Years ago, I asked Fadiman to write an essay about holiday reading, the planning of, for the magazine at which I was then an editor. “I’m too busy,” she said, down the line from New York. “But, oh… I want to write it so much!” Her voice sounded trembly, uncertain. It was clear that she had a lot on her plate. But it was also obvious how tempting she found the idea. This was, you understand, long before the arrival of the Kindle. In the silence that followed, I could almost hear her brain working, the slight panic as she pictured a pile of paperbacks in her mind’s eye.

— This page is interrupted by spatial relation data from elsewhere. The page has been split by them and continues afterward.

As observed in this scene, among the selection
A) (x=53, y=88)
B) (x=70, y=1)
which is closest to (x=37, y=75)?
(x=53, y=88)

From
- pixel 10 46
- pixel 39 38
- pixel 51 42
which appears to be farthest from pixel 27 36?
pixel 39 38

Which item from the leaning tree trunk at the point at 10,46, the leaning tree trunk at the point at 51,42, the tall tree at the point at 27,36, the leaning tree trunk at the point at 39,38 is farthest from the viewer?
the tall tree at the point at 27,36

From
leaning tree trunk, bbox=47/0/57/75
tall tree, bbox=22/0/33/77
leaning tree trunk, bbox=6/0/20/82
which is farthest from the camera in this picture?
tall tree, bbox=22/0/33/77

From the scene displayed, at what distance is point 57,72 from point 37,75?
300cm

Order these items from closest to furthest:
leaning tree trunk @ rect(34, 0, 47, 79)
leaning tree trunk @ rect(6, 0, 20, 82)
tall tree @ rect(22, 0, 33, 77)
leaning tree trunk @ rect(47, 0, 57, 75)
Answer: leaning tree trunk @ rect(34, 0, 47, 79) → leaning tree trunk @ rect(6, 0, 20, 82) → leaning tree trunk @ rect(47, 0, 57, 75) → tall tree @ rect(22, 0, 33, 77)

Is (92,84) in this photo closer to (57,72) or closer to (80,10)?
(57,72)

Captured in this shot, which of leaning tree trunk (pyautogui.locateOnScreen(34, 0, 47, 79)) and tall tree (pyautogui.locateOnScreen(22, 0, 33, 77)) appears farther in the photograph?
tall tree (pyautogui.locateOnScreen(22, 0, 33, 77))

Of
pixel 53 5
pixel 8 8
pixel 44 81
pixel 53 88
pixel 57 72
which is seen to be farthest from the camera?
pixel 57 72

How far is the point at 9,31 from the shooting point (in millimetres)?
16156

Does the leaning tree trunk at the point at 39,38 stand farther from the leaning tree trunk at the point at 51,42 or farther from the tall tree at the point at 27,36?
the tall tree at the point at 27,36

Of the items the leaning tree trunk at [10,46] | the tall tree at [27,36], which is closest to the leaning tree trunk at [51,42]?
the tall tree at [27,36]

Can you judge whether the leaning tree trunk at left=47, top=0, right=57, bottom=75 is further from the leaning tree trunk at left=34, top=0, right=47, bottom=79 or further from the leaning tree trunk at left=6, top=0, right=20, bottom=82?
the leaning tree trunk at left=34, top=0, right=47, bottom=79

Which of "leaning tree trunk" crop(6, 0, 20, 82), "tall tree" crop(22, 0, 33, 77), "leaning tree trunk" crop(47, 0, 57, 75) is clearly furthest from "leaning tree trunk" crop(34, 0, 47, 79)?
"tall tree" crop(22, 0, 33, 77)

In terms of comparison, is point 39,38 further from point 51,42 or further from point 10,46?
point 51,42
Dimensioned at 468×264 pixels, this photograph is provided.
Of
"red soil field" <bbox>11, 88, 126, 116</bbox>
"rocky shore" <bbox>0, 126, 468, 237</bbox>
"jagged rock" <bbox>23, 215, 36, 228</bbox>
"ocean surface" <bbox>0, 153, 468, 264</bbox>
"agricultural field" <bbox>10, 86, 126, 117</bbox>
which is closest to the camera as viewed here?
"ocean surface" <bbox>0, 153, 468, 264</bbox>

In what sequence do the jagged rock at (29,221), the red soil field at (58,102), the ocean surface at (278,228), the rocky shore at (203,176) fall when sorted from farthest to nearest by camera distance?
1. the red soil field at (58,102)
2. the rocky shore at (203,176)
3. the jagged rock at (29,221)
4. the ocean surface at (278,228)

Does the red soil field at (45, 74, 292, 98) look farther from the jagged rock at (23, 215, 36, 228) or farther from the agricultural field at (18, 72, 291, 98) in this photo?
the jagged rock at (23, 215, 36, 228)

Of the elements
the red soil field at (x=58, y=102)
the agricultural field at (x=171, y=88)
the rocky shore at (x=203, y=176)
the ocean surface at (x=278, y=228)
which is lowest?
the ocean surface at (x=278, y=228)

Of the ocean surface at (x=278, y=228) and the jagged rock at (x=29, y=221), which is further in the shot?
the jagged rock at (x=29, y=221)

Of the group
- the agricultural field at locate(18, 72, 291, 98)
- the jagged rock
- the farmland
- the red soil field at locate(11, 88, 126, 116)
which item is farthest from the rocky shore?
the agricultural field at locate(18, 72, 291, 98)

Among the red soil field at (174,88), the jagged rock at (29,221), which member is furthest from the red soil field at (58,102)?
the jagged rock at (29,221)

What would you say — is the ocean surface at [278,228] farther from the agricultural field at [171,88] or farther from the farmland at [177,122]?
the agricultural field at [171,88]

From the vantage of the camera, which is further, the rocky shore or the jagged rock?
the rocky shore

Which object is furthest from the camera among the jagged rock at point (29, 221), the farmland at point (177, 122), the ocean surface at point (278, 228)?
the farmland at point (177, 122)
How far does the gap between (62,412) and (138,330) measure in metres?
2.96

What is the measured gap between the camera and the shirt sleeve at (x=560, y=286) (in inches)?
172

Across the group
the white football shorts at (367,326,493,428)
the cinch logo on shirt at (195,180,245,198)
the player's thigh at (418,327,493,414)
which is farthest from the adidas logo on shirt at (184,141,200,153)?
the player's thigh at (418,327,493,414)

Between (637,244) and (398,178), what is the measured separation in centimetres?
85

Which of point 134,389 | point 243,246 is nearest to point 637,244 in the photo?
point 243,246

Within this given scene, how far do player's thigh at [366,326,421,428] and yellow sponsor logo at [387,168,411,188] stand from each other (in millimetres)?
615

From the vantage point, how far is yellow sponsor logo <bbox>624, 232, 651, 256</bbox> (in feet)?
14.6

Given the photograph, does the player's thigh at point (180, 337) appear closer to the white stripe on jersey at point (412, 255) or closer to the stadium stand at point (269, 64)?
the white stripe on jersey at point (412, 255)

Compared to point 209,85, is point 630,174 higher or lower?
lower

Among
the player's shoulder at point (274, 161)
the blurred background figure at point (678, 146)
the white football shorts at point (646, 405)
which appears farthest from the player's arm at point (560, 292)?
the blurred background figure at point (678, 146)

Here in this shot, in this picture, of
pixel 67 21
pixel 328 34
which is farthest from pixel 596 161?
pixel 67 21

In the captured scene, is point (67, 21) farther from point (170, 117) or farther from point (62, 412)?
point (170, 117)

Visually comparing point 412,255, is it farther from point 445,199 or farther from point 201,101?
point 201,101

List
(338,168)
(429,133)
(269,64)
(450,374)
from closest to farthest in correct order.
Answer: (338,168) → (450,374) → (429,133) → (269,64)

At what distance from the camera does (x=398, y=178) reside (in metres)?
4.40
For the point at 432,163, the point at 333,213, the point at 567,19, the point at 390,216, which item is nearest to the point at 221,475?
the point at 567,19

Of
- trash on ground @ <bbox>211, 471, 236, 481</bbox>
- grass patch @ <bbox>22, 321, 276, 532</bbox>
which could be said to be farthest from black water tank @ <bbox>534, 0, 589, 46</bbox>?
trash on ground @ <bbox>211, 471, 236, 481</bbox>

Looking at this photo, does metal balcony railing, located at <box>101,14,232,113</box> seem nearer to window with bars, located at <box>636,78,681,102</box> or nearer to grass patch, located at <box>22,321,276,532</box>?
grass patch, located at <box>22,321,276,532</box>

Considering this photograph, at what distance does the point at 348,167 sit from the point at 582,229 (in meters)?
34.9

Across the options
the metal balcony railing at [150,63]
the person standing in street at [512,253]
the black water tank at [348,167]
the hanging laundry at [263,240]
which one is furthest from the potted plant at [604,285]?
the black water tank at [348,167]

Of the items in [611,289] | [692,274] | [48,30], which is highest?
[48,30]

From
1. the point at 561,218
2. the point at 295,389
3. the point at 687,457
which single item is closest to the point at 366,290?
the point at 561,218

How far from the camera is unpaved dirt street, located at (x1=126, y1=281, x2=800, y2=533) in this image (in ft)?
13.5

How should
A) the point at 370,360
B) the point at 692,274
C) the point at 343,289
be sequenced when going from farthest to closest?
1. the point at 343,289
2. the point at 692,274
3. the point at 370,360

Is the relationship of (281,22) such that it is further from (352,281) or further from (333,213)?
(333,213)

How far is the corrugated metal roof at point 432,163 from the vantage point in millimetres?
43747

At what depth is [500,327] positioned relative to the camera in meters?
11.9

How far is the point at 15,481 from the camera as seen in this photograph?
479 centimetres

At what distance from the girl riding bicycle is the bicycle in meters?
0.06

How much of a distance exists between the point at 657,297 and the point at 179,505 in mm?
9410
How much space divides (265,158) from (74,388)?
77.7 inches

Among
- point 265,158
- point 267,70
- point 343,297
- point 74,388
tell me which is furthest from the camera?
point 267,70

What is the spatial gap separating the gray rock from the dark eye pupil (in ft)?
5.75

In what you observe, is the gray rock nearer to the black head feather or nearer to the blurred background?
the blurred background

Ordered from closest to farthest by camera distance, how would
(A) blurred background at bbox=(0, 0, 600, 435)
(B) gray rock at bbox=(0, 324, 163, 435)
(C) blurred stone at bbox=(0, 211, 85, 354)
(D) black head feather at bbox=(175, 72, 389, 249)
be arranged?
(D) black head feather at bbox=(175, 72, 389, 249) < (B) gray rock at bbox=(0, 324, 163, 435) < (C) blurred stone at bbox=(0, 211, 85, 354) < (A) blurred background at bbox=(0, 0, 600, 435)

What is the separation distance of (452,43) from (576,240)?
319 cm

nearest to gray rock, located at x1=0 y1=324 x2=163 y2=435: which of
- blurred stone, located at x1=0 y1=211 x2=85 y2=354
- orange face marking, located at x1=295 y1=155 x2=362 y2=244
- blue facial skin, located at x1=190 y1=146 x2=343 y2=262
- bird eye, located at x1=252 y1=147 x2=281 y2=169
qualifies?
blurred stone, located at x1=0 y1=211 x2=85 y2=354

I understood it perfectly. I do own a Kindle, but I’ve never taken to it, for which reason the planning of my holiday reading remains a protracted, agonising business. With a week to go, I’m not there yet; two near certs were summarily dismissed only last week, when a publisher sent me both the new Jay McInerney, Bright, Precious Days, and the new Ann Patchett, Commonwealth (hardbacks, alas, but what can you do?). They join Anthony Trollope’s The Warden (I’m a Trollope virgin), Sarah Perry’s historical novel, The Essex Serpent, Margo Jefferson’s memoir of elite black America, Negroland, and Peter Parker’s hefty study of an English poet, Housman Country. What? Honestly, don’t worry. I’ll lift that bag if it kills me.